■ Problem to work on: Without copying the images, write out all the entries below verbatim.

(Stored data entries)
******************************
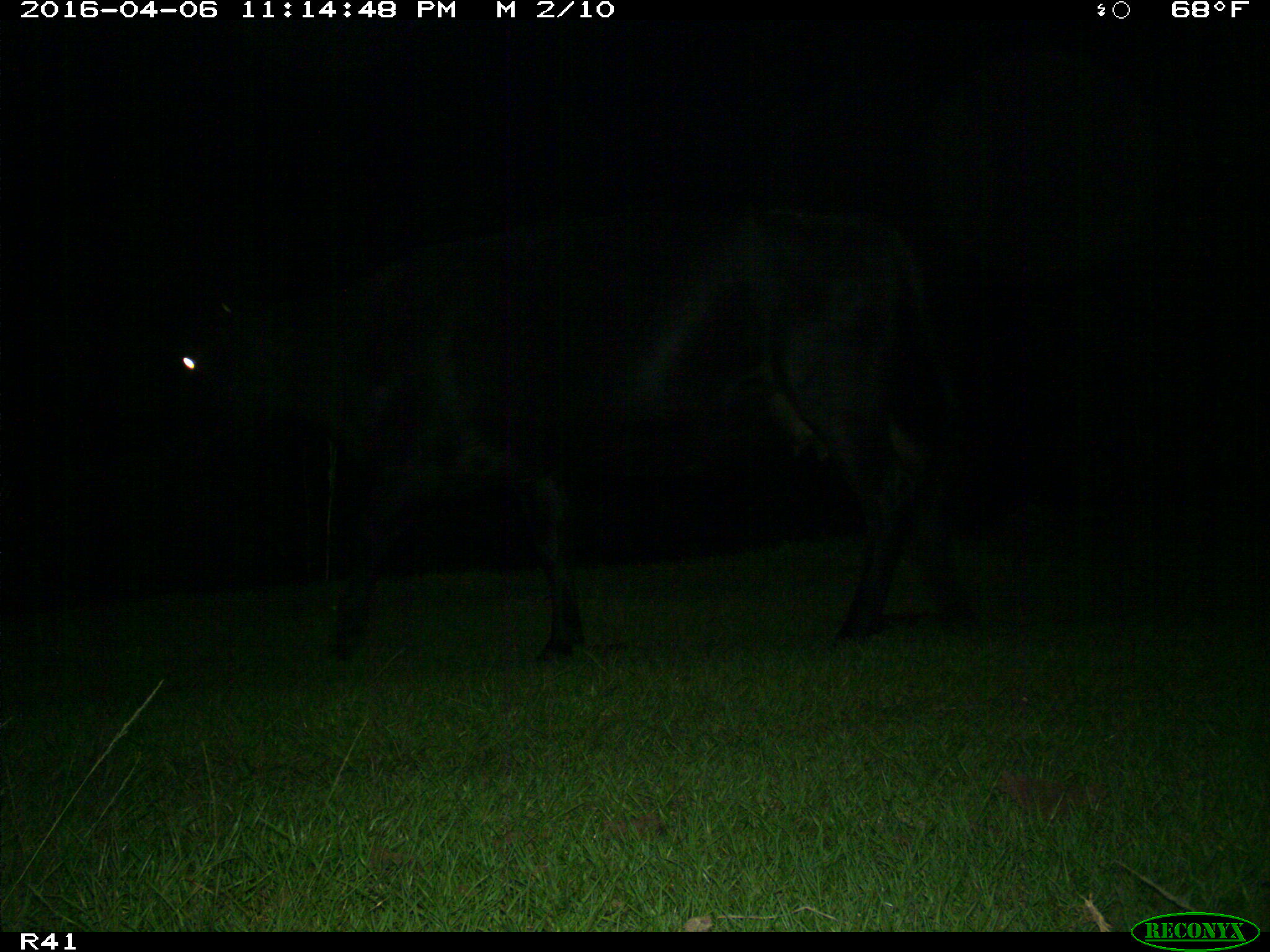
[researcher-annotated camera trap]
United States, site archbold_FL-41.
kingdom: Animalia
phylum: Chordata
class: Mammalia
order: Artiodactyla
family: Bovidae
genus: Bos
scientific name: Bos taurus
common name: domestic cow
Bos taurus (domestic cow).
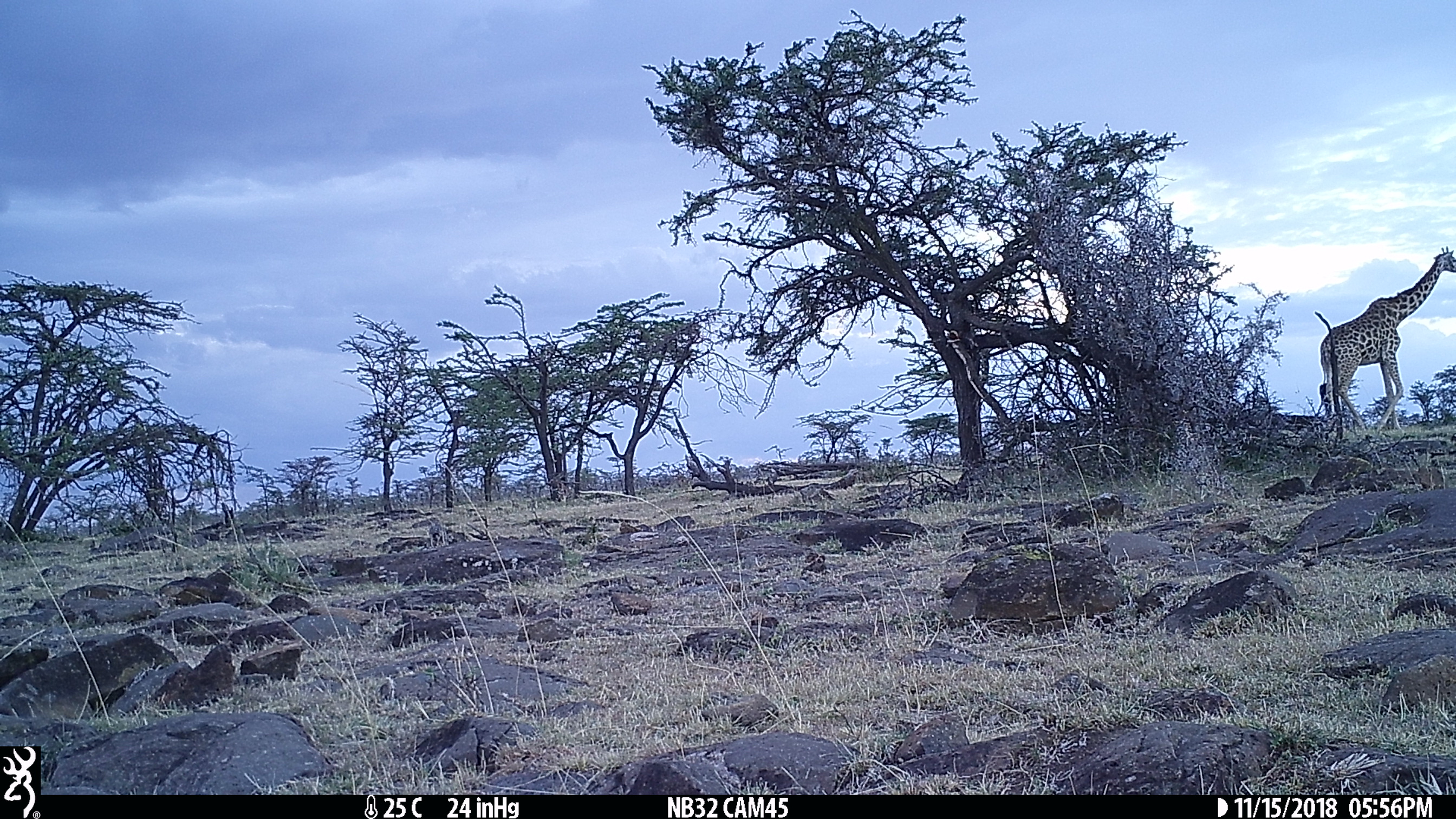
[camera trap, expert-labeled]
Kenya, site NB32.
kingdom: Animalia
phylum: Chordata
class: Mammalia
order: Artiodactyla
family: Giraffidae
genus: Giraffa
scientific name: Giraffa camelopardalis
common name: northern giraffe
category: giraffe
Giraffe (northern giraffe) (Giraffa camelopardalis).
******************************
■ Answer to this problem:
[researcher-annotated camera trap]
United States, site archbold_FL-41.
kingdom: Animalia
phylum: Chordata
class: Mammalia
order: Artiodactyla
family: Bovidae
genus: Bos
scientific name: Bos taurus
common name: domestic cow
Bos taurus (domestic cow).
[camera trap, expert-labeled]
Kenya, site NB32.
kingdom: Animalia
phylum: Chordata
class: Mammalia
order: Artiodactyla
family: Giraffidae
genus: Giraffa
scientific name: Giraffa camelopardalis
common name: northern giraffe
category: giraffe
Giraffe (northern giraffe) (Giraffa camelopardalis).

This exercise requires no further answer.